Created attachment 558192 [details]
Test case for shell (see README file inside).
The attached test asserts on mozilla-central revision a351ae35f2c4 (with shell build fix from mozilla-inbound rev fff3dc9478ce). See README for options and running instructions. This test only works on 32 bit debug builds.
Stepping through the assert will crash:
Program received signal SIGSEGV, Segmentation fault.
0x0805a65b in js::gc::ArenaHeader::allocated (this=0xdadad000) at ../../jsgc.h:391
391 JS_ASSERT(allocKind <= FINALIZE_LIMIT);
A GC gets triggered in the middle of the FindReferences shell-only debugging function, when a call to JS_SetElement allocates some shapes. FindReferences uses a GC tracer to walk the heap, and after the GC it winds up with a garbage value in its worklist (don't know why, but one possibility is a shifting set of conservative roots caused previously reachable things to become unreachable and get collected).
Can someone with the right bits remove the s-s?
I didn't see that FindReferences is involved here. My question would be if FindReferences is generally harmful (and should be deleted in fuzz driver before testing) or if this is a real bug and FindReferences is generally safe.
(In reply to Christian Holler (:decoder) from comment #2)
> I didn't see that FindReferences is involved here. My question would be if
> FindReferences is generally harmful (and should be deleted in fuzz driver
> before testing) or if this is a real bug and FindReferences is generally
This is a real bug, FindReferences should not be crashing here or anywhere. However, until this gets fixed you might want to blacklist FindReferences from the fuzzer, as even if a GC crashing testcase uses FindReferences there isn't a simple way to tell it is crashing *because* of the FindReferences.
Created attachment 573028 [details] [diff] [review]
Make HeapReverser itself root all nodes referred to by roots.

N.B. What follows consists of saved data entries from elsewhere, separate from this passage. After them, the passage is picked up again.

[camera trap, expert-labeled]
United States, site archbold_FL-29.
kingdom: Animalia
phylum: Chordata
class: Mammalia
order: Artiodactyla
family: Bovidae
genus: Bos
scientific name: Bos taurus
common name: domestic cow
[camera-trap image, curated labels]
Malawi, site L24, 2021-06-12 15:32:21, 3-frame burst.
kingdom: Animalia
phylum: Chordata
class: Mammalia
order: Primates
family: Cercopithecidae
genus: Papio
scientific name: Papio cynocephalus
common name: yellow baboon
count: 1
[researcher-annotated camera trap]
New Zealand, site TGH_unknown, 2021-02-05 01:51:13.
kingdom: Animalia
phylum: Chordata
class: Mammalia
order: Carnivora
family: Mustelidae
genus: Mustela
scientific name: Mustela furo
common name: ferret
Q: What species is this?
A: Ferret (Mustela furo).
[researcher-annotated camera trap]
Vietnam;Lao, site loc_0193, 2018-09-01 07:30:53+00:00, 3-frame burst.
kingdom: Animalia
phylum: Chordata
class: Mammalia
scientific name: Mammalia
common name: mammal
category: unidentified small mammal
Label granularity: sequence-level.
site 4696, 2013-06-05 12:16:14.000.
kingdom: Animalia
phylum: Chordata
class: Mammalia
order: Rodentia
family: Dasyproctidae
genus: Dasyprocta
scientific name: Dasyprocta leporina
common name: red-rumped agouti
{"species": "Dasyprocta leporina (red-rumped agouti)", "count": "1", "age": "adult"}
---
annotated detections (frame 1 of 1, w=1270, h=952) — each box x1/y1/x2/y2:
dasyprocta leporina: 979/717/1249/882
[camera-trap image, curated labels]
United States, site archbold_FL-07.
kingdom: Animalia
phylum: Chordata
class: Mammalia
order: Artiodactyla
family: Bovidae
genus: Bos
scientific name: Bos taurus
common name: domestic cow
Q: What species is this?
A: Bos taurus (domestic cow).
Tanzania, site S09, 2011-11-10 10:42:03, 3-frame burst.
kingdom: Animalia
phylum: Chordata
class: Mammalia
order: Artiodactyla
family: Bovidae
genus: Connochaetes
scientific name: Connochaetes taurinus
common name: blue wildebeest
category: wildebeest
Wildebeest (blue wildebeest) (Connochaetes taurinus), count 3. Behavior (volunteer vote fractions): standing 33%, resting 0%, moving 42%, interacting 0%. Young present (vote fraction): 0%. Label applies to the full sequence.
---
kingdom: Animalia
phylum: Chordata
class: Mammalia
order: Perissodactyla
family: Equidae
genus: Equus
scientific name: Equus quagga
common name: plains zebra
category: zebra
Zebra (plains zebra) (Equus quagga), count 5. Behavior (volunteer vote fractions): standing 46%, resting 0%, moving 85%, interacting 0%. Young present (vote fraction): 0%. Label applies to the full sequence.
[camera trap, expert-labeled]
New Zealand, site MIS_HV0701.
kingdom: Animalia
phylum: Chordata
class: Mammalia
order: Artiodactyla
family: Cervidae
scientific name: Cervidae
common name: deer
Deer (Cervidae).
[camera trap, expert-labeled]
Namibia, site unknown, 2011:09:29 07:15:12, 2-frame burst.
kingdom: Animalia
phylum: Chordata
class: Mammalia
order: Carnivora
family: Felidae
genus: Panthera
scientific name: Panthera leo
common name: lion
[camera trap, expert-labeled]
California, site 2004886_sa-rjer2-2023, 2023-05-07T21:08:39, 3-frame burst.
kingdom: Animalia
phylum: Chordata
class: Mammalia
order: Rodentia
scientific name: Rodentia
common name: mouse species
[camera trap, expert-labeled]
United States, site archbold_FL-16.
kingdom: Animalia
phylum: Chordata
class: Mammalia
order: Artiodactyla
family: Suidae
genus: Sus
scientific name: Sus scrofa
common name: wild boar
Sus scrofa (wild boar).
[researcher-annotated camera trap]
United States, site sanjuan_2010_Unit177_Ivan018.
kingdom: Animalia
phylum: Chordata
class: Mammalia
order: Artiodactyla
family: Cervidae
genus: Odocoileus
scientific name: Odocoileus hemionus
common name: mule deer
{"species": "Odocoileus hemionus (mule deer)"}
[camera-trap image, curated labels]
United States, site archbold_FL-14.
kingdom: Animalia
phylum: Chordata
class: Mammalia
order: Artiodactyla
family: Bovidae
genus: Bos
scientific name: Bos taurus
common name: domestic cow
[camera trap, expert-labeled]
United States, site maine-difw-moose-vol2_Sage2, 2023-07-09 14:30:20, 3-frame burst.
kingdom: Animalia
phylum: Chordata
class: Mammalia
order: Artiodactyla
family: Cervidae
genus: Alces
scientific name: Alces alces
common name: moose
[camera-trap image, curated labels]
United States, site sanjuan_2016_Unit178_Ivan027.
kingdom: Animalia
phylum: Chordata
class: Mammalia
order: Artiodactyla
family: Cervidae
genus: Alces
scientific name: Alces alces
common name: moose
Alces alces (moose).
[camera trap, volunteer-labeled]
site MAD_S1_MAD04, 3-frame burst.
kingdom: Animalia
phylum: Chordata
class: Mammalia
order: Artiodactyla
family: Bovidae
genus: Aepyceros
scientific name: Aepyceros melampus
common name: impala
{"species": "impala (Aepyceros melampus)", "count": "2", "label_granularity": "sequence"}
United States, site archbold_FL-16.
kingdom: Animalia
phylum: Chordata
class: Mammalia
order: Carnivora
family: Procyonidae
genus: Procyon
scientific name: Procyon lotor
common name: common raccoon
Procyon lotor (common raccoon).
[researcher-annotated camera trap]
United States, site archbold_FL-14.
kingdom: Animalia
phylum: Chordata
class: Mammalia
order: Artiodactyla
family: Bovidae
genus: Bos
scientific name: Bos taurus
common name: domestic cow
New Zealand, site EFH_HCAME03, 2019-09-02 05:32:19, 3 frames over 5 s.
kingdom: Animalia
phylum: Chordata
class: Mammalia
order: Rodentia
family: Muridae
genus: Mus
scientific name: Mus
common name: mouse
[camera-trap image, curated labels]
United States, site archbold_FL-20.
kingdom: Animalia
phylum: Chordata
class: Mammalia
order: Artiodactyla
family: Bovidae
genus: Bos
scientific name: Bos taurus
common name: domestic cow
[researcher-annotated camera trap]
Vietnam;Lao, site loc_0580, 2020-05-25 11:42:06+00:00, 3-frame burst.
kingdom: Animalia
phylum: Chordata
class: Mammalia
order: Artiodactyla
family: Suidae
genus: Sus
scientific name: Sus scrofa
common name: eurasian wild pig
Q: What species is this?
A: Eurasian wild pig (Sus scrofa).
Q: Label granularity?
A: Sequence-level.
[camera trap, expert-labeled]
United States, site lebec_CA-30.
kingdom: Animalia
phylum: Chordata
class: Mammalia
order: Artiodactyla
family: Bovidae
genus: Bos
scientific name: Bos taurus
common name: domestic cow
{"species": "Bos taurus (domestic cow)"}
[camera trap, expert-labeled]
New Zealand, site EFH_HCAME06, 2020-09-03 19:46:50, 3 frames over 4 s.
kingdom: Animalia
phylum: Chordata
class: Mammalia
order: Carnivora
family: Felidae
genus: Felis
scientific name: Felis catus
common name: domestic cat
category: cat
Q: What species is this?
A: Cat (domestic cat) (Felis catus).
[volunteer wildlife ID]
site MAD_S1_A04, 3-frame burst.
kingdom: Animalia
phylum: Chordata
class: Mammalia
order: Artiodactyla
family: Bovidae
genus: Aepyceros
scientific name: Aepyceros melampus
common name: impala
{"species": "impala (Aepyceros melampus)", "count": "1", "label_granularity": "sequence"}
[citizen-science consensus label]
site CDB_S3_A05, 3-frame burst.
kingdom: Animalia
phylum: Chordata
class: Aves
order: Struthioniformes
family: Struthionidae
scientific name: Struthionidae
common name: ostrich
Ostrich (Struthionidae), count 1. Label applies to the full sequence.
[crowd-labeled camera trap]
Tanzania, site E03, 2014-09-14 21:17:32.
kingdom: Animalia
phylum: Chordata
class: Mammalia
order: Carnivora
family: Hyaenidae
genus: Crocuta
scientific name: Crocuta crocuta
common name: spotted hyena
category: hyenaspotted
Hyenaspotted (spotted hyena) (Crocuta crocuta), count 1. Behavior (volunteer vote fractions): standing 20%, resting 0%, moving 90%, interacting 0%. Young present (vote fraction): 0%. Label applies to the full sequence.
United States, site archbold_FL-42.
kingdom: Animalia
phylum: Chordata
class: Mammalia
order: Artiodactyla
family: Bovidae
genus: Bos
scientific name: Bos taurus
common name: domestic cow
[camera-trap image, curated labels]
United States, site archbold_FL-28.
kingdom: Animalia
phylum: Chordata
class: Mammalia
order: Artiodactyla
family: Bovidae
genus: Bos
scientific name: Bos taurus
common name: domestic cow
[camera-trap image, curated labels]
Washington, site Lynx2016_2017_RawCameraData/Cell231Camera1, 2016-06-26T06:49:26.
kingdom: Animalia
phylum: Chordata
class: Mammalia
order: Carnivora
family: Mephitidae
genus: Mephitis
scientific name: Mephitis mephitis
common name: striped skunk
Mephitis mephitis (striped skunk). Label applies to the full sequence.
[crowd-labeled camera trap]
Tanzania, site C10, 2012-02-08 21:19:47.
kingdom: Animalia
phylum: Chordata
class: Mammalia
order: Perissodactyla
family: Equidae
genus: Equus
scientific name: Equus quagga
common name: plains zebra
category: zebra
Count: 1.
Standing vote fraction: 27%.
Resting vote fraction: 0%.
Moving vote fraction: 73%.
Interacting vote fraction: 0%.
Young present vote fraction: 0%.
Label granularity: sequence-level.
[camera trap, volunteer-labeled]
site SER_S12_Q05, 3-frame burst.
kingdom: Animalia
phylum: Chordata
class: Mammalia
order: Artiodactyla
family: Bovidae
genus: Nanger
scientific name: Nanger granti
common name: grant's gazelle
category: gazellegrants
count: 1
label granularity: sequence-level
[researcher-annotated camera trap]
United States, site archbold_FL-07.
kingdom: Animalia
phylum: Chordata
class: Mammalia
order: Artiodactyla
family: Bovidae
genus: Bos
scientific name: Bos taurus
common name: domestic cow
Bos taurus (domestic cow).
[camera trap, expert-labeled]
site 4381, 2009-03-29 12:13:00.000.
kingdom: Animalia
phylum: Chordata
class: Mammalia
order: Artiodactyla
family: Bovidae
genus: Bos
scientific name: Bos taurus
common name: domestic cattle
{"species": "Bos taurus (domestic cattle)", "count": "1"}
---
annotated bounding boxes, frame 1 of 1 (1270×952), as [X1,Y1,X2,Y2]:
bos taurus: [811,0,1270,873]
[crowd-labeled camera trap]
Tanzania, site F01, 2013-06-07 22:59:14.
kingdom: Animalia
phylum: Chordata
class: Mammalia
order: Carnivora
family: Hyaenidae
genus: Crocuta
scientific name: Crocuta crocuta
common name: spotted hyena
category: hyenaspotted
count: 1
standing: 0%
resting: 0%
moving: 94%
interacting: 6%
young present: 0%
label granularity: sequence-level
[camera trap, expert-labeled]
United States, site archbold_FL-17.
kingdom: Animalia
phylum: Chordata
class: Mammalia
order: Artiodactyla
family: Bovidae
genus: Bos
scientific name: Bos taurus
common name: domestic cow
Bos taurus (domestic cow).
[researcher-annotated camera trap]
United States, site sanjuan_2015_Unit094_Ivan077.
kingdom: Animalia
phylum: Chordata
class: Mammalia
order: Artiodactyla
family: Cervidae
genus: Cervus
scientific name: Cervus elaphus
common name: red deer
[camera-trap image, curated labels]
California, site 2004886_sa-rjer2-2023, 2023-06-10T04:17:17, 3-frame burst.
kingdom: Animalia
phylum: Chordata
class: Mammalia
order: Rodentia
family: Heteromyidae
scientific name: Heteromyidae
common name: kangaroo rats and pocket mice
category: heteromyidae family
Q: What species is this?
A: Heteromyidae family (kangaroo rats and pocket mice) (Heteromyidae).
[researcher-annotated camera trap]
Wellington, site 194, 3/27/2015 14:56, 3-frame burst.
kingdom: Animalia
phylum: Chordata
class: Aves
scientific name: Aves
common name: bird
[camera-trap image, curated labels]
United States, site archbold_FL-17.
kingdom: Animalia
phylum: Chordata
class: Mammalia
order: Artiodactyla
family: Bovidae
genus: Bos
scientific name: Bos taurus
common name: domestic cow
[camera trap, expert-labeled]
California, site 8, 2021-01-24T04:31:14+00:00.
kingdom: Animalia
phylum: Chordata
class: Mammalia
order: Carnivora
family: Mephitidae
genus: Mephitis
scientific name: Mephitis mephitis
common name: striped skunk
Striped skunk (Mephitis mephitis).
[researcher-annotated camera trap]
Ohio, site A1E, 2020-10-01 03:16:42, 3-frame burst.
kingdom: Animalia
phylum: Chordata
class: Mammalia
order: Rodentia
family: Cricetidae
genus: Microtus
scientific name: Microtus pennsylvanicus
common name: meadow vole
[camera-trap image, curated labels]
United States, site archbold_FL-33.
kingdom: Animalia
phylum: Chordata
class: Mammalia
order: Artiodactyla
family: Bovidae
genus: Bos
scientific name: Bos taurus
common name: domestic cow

I can't reproduce this bug myself, but if bhackett's analysis is correct, I'd expect this to fix the problem. Explanation in the comments.
(That is, I started with a351ae35f2c4, applied the patch in fff3dc9478ce, build as a 32-bit executable, and then ran the test case according to the README, and didn't get an assertion. Not too surprising, if it indeed is a conservative scanning issue.)
*** Bug 700189 has been marked as a duplicate of this bug. ***
Do we care about this for Fx9 (with TI) or could we ship as-is?
(In reply to Christian Legnitto [:LegNeato] from comment #9)
> Do we care about this for Fx9 (with TI) or could we ship as-is?
The bug and fix are both in a shell-only debugging function so it doesn't affect Fx9.